In Traffic, Soderbergh dramatizes the real-life futility of that undertaking. Having written about the drug issue for years, I expected the movie to take many Hollywood-driven liberties with the facts. At points, the movie does lapse into melodrama; overall, though, it depicts US counternarcotics efforts with dead-on accuracy. In making the film, Soderbergh gained the cooperation of the US Customs Service and the Drug Enforcement Administration. When a Customs official complained about aspects of the script, Soderbergh let him rewrite part of it. The DEA felt so comfortable with the director that it allowed him to shoot a scene inside the El Paso Intelligence Center in Texas--the first time a film crew was ever allowed inside the surveillance complex.

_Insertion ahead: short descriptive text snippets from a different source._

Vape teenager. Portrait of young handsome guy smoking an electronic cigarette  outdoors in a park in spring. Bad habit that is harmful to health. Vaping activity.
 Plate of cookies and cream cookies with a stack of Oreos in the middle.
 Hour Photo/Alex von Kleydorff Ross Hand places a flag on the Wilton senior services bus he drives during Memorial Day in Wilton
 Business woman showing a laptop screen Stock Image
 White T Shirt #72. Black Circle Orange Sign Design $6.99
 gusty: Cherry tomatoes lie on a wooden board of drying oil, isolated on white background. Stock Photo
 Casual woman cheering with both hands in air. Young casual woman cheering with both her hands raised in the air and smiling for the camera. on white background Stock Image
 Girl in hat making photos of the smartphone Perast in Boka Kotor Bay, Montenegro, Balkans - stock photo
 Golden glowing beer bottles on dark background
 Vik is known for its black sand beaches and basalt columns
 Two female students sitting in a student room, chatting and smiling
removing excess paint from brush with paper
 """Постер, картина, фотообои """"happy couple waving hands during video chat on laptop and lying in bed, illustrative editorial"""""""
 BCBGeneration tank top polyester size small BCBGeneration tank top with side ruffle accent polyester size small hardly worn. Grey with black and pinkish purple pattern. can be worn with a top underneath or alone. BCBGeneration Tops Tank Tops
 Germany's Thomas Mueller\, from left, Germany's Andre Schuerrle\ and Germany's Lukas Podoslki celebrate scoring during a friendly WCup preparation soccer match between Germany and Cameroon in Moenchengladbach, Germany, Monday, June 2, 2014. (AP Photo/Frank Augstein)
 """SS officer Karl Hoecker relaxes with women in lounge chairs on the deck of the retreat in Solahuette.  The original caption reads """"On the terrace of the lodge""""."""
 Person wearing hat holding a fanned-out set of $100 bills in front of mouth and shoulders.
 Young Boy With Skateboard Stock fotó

Often, access leads to co-optation, but not in Soderbergh's case. On the contrary, the input from law enforcement, by increasing the movie's verisimilitude, has added to the force of its indictment. One drug agent in the movie acknowledges that the traffickers have access to telecommunications devices far more sophisticated than anything the DEA has. A Customs officer concedes that for every drug shipment that gets seized, several others get through. A trafficker in a witness-protection program chides a DEA agent about the hopelessness of his effort to bring down a smuggling ring--even if he succeeds, others will quickly fill the gap.
Soderbergh's main vehicle for getting his message across is Robert Wakefield, a tough-on-crime state Supreme Court judge in Cincinnati (played by Michael Douglas). After being selected to become the next drug czar, Wakefield prepares for the job by going out into the field. At every stop, he is confronted by evidence of the drug war's failure. On a plane ride back from the border, the judge--surrounded by military officers--asks for new ideas in fighting the war. He is met by total silence.
What finally pushes Wakefield over the edge is his own 16-year-old daughter's descent into cocaine addiction--a subplot that's one of the movie's main weaknesses. Within a matter of days, the teenager goes from perky straight-A student to freebasing zombie who sells her body for drugs. Shades of Reefer Madness. Furthermore, the movie strongly implies that it is suburban whites like Wakefield's daughter who make up the heart of the nation's drug problem--indeed, every drug user depicted in Traffic is white and well-off. Of course, many privileged whites do abuse drugs, but so do plenty of poor African-Americans and Latinos. It's as if Soderbergh can't trust us to sympathize with drug-using minorities. This distorts the nature of the challenge facing drug policy-makers: The movie's addicts are all so well-heeled that they can pay for rehab out of pocket, but if treatment is a superior way to deal with drug abuse, as Traffic suggests, then the government will have to do much more in the way of providing it.
When Wakefield finally tracks his daughter down to a squalid flophouse in inner-city Cincinnati, he realizes that drug abuse is a deeply rooted social problem that cannot be fought with helicopters, guns or wiretaps. At the press conference to announce his appointment, the judge interrupts his prepared, cliché-ridden speech to ask, "How do you wage war on your own family?"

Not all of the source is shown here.